[Exercise prompt]:
Reproduce the listing below word for word, leaving out the pictures.

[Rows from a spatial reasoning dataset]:
* Begin *

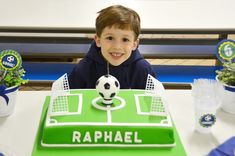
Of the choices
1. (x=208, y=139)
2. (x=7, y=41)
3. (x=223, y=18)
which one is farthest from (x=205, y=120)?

* End *

[Final answer]:
Of the choices
1. (x=208, y=139)
2. (x=7, y=41)
3. (x=223, y=18)
which one is farthest from (x=205, y=120)?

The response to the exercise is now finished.